(Aim of the task): Reproduce the listing below word for word, starting with the line containing "西甲府住宅ROOM TOUR #40 キッチン（仕様）" and going on through the line containing "佐藤 芋焼酎 【ギフトBOX対応】佐藤". Leave the pictures out of your copy.

(Data for analysis):

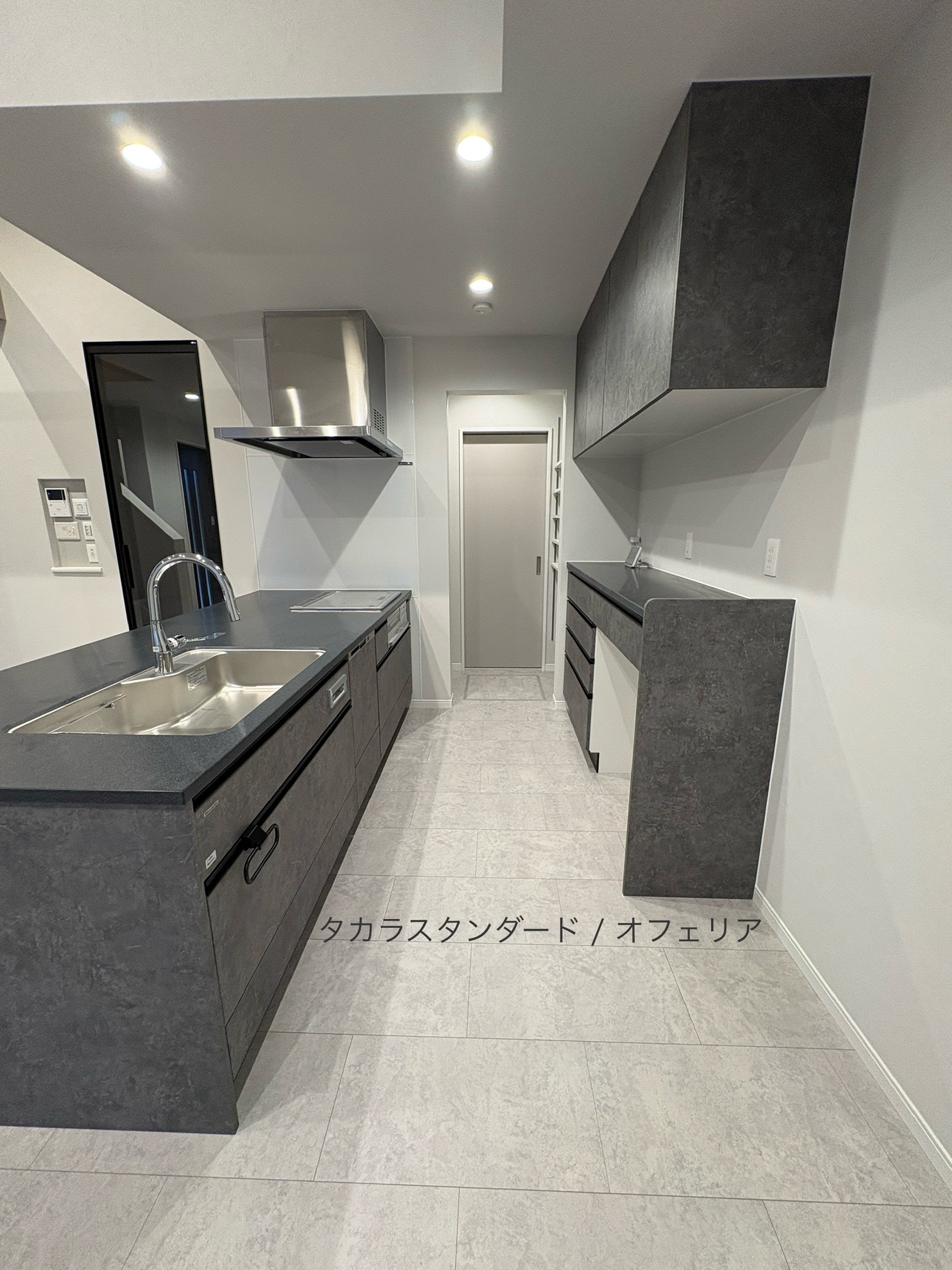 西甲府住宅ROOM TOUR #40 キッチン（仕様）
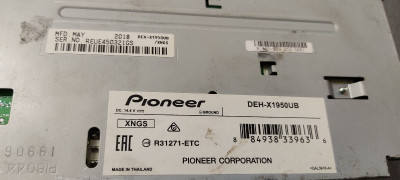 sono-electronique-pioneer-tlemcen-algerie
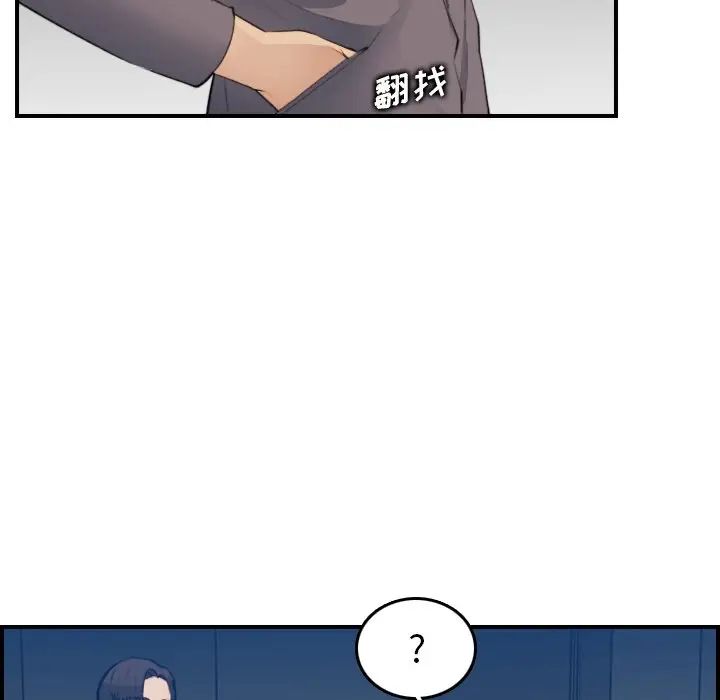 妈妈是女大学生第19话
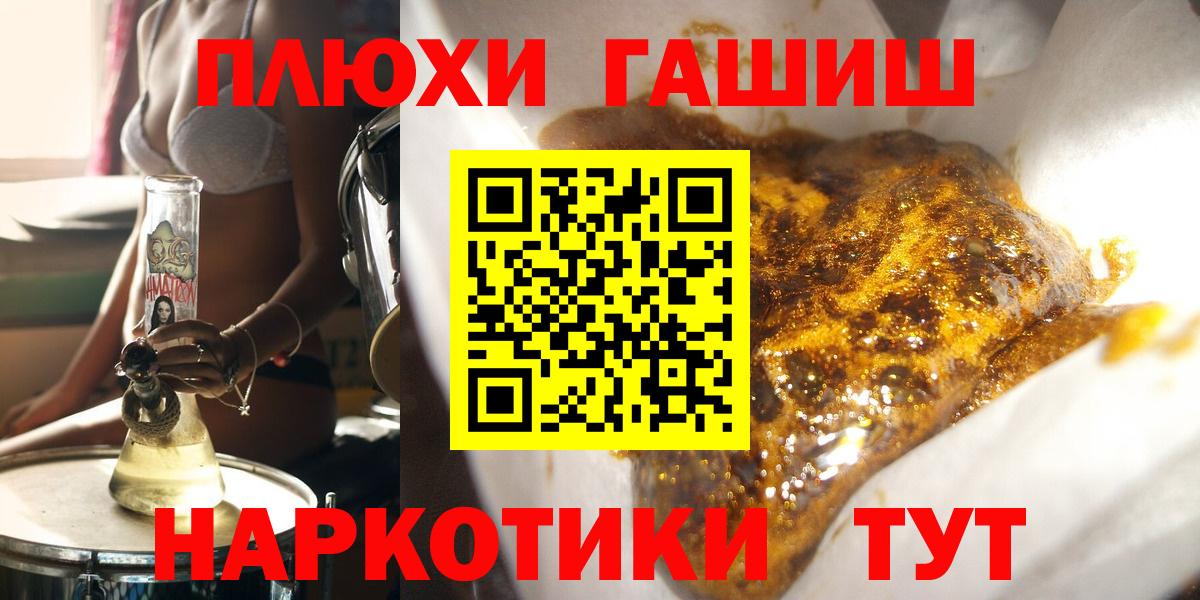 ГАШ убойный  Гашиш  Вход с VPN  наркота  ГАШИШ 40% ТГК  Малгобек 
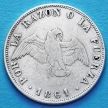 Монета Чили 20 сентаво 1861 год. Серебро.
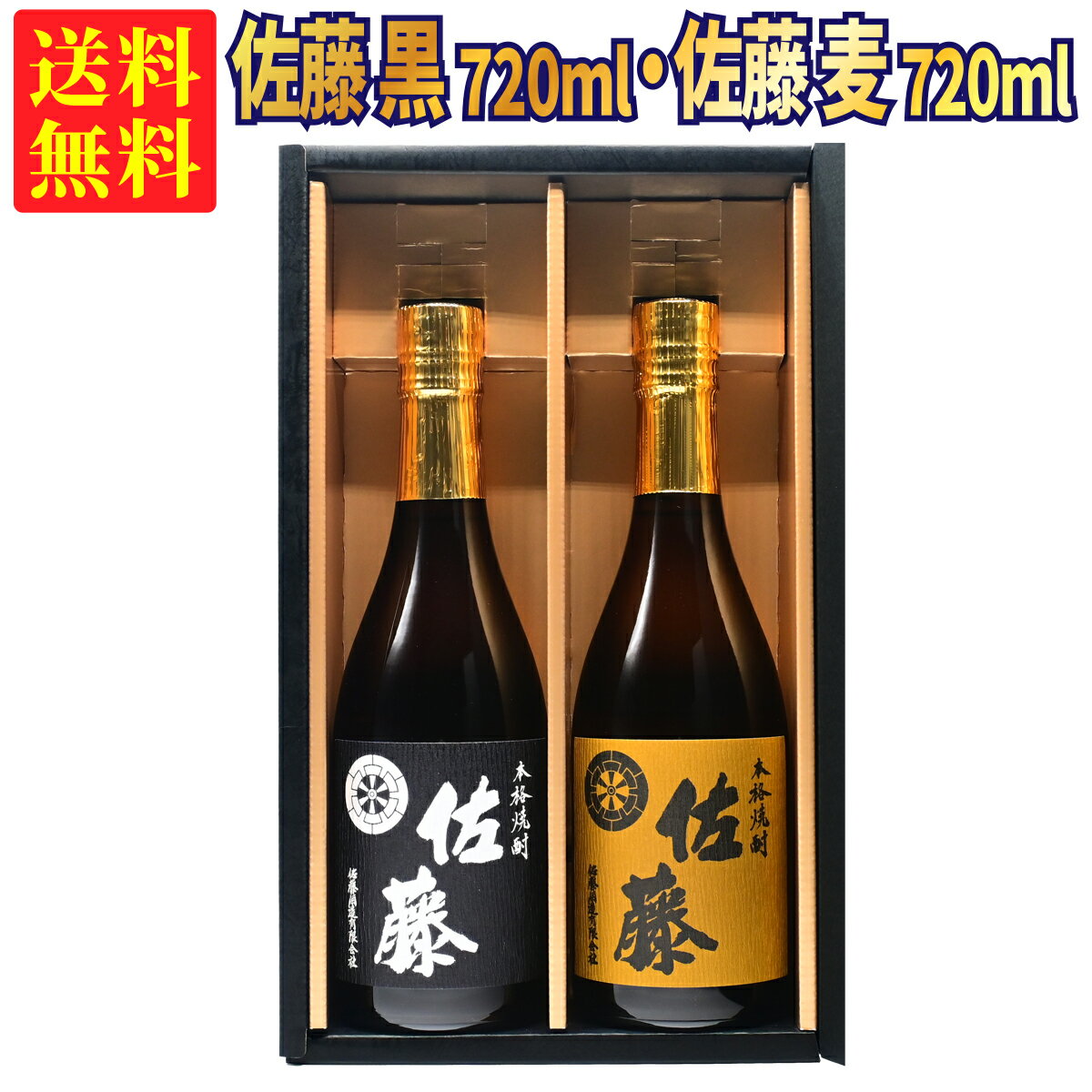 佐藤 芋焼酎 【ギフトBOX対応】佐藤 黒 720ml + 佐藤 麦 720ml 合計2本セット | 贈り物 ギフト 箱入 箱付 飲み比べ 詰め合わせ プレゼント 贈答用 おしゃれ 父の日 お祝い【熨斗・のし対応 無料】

--

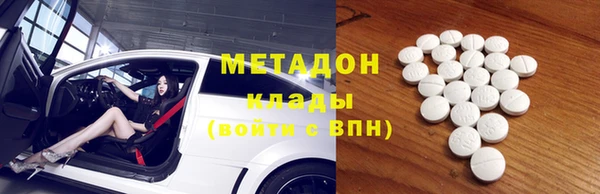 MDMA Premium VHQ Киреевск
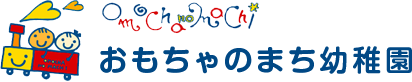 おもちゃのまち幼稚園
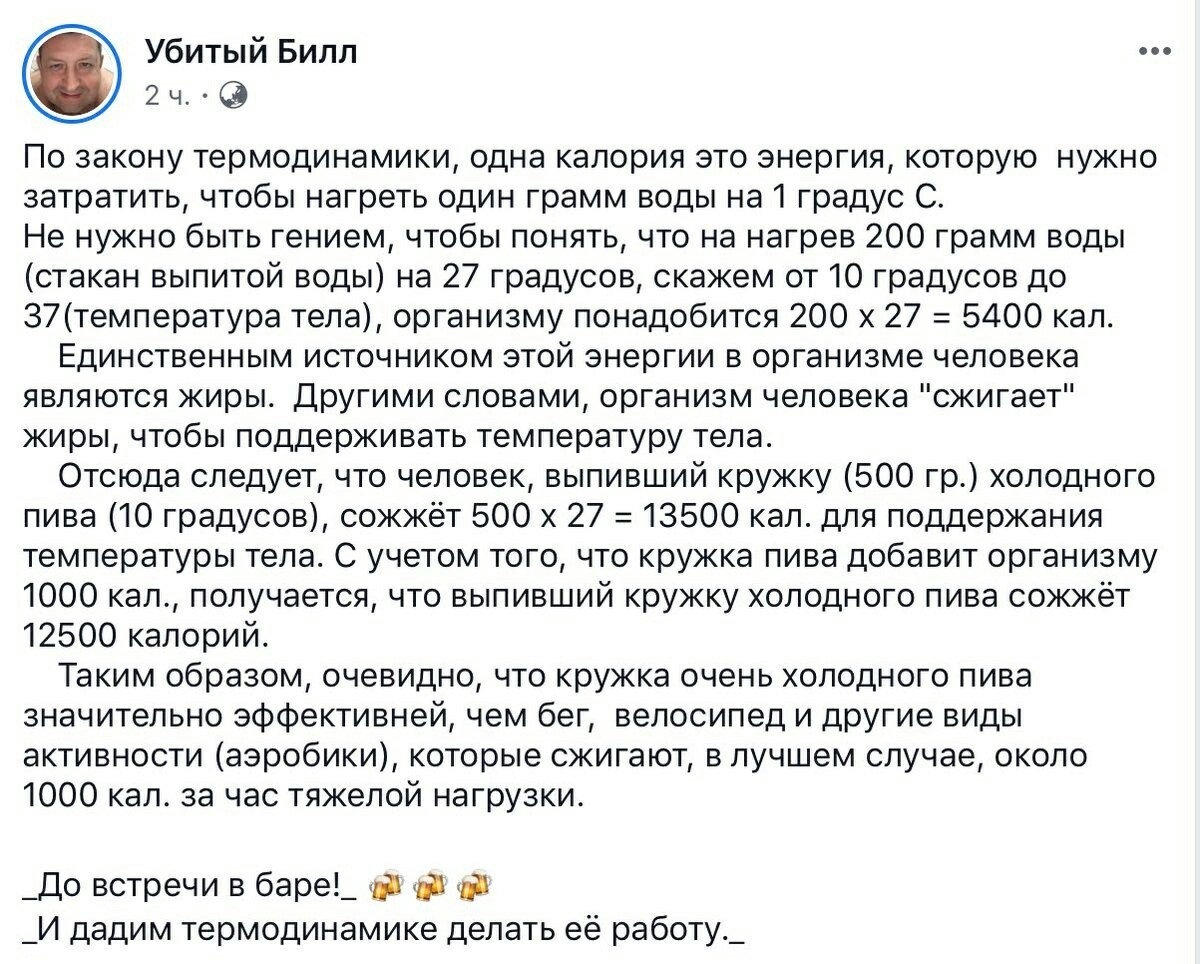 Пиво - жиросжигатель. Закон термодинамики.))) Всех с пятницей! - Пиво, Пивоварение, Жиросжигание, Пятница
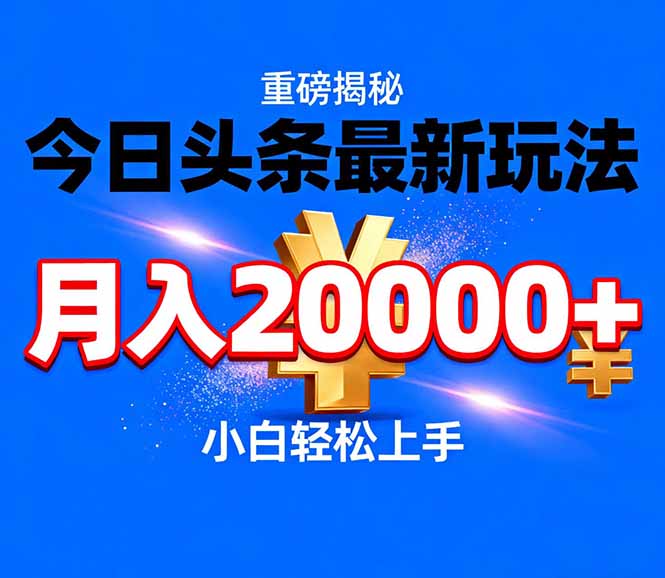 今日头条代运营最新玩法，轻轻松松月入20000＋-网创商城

(Final answer):
 西甲府住宅ROOM TOUR #40 キッチン（仕様）
 sono-electronique-pioneer-tlemcen-algerie
 妈妈是女大学生第19话
 ГАШ убойный  Гашиш  Вход с VPN  наркота  ГАШИШ 40% ТГК  Малгобек 
 Монета Чили 20 сентаво 1861 год. Серебро.
 佐藤 芋焼酎 【ギフトBOX対応】佐藤 黒 720ml + 佐藤 麦 720ml 合計2本セット | 贈り物 ギフト 箱入 箱付 飲み比べ 詰め合わせ プレゼント 贈答用 おしゃれ 父の日 お祝い【熨斗・のし対応 無料】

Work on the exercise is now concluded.